= 原文摘录 =
****************************************
时间:2024-07-29
刘春霖, 李祎璠
(河北经贸大学 法学院,河北 石家庄 050061)
继1956年达特茅斯会议这一标志性事件之后,人工智能历经了60多年的发展历程,仍呈突进发展之势。“深度学习”能力使得独立思考和程序算法之间的界限愈加模糊,也逐渐使人工智能摆脱辅助性工具地位。人工智能兼具“智能”和“创造性”,不仅颠覆了原有知识产权法权结构下的主客体之分,更给作者资格的认定带来挑战。解决人工智能生成物的法律属性界定和权属问题,应重新审视现有著作权理论下作者资格认定的路径和标准,明确法律主体和作者资格认定的关系,在现有法律关系体系下对人工智能进行恰当的主客体定位。
****************************************
= 数据列表 =
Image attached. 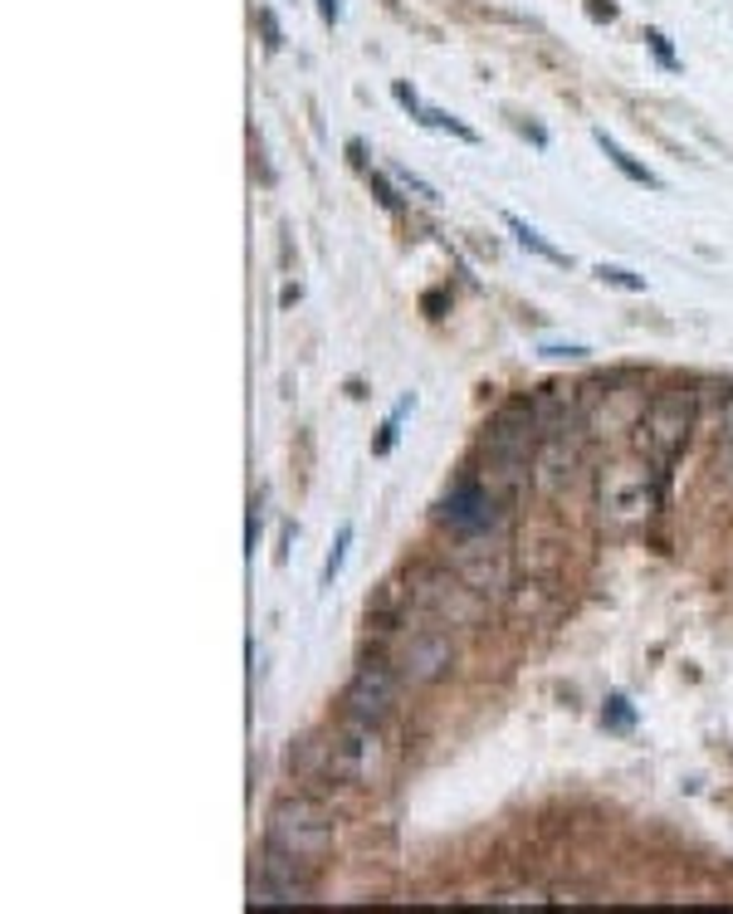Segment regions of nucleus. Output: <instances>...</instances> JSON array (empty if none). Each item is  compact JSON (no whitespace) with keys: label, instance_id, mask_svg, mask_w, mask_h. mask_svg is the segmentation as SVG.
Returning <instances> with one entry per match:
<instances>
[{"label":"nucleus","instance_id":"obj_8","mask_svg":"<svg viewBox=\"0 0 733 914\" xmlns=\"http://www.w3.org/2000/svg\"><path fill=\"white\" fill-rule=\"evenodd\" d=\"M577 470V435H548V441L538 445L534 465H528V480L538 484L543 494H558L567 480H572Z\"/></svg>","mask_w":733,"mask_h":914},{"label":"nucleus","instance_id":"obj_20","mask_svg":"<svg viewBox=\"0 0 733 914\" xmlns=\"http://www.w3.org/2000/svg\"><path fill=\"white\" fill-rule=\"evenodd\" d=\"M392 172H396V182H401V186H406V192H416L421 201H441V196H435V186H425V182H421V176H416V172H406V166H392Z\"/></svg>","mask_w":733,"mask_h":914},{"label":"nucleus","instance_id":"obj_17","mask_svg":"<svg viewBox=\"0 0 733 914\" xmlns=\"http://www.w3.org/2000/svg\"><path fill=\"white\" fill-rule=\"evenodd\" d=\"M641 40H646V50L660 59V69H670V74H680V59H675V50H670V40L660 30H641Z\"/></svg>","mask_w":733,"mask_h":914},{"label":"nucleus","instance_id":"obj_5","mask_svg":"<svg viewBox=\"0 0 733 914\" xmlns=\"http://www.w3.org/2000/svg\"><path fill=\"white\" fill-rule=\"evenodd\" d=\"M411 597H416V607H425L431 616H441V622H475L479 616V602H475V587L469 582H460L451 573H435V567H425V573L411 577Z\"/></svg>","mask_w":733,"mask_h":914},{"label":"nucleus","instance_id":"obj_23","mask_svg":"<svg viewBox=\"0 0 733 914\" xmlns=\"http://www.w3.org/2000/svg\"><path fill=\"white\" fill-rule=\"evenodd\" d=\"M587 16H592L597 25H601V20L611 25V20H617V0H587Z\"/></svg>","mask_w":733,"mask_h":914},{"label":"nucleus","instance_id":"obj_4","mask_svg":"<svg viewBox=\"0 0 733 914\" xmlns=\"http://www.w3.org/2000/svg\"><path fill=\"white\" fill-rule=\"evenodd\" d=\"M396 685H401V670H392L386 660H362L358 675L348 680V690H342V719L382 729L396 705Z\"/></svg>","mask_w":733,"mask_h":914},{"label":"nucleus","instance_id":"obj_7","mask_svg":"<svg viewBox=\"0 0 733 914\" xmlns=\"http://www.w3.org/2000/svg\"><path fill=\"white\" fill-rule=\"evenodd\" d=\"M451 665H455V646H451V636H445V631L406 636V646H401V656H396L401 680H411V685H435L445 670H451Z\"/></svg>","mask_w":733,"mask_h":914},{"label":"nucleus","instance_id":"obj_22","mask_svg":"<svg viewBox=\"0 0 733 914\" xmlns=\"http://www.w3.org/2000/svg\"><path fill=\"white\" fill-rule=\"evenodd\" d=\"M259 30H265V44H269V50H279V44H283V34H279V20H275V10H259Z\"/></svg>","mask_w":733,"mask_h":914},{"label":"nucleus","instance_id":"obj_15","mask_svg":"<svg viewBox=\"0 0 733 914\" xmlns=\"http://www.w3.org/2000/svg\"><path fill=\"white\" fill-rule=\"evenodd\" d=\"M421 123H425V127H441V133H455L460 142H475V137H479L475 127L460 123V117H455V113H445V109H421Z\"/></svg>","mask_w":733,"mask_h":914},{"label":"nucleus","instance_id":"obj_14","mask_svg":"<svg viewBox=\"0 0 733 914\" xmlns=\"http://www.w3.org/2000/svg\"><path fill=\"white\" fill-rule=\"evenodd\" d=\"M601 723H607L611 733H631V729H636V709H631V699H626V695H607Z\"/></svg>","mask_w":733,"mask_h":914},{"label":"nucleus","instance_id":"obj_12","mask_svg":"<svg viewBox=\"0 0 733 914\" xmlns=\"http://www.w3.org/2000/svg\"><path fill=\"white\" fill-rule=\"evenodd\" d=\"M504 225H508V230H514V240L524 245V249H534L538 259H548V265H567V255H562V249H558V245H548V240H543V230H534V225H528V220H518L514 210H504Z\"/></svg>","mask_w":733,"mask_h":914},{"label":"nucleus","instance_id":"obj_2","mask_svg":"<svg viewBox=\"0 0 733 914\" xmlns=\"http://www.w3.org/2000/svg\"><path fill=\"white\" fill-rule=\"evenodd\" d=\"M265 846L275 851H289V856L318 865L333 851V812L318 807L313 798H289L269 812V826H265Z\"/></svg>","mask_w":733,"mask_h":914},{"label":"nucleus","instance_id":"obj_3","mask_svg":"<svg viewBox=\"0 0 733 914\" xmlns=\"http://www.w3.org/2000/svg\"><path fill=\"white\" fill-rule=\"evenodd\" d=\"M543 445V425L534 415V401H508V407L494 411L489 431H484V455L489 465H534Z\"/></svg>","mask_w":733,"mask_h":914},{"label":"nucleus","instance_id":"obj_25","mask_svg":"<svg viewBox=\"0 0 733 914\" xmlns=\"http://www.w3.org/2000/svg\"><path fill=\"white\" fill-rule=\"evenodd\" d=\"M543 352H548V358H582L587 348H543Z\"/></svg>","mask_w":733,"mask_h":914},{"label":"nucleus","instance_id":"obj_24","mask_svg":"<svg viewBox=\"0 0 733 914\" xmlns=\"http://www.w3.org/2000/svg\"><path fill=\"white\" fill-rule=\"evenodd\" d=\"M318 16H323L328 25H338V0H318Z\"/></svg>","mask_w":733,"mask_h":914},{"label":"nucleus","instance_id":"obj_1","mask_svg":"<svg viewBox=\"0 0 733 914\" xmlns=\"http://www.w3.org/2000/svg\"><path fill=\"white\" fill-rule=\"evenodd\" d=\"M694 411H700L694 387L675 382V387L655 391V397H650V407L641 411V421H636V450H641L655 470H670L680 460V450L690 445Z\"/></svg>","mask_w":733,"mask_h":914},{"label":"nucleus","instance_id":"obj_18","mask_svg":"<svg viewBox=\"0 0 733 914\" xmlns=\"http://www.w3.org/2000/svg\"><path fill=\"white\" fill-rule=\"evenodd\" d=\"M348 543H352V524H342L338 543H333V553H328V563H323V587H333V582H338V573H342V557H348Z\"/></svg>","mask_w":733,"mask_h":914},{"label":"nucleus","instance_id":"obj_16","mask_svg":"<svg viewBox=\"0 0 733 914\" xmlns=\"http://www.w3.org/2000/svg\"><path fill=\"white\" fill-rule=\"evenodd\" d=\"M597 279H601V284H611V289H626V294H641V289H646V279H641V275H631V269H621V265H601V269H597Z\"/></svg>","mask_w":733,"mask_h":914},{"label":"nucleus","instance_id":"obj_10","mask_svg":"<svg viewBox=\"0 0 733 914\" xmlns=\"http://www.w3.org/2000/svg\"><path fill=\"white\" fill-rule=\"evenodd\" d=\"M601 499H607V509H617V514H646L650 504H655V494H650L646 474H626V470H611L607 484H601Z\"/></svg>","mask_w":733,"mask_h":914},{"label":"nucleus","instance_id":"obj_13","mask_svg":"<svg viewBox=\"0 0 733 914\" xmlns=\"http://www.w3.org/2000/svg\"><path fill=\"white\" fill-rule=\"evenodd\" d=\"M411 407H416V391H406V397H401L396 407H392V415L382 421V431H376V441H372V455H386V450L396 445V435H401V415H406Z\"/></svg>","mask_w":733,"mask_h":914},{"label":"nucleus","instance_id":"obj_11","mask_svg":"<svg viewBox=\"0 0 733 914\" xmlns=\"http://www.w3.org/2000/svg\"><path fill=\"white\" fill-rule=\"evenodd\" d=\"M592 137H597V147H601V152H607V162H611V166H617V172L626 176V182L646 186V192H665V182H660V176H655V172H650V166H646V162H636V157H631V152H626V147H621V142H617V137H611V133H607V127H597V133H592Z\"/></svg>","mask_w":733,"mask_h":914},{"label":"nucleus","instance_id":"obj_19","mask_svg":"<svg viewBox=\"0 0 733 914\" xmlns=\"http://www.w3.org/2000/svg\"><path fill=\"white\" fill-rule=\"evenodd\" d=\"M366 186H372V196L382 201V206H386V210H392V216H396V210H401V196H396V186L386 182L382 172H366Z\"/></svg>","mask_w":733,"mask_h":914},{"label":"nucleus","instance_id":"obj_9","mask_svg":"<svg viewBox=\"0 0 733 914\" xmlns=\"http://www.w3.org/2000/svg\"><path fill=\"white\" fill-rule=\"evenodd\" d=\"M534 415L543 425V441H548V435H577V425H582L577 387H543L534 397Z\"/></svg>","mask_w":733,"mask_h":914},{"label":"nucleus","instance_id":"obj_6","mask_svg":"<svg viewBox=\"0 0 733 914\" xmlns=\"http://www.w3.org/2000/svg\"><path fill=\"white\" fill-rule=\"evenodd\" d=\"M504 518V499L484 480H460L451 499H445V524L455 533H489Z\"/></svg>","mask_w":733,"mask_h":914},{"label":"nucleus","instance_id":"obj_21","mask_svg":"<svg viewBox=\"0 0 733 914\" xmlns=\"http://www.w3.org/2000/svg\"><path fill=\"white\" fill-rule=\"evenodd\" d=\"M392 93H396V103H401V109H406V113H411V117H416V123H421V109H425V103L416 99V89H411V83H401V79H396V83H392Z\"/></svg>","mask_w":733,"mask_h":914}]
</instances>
****************************************
= 任务要求 =
• A. 请复制摘要中的一段原文,从含有“继1956年达特茅斯会议这一”的字句开始,到“工智能进行恰当的主客体定位。”结束,一字不差。
• B. 根据摘要,人工智能兼具哪两种特性?

= 练习答案 =
• A.
继1956年达特茅斯会议这一标志性事件之后,人工智能历经了60多年的发展历程,仍呈突进发展之势。“深度学习”能力使得独立思考和程序算法之间的界限愈加模糊,也逐渐使人工智能摆脱辅助性工具地位。人工智能兼具“智能”和“创造性”,不仅颠覆了原有知识产权法权结构下的主客体之分,更给作者资格的认定带来挑战。解决人工智能生成物的法律属性界定和权属问题,应重新审视现有著作权理论下作者资格认定的路径和标准,明确法律主体和作者资格认定的关系,在现有法律关系体系下对人工智能进行恰当的主客体定位。

• B. “智能”和“创造性”。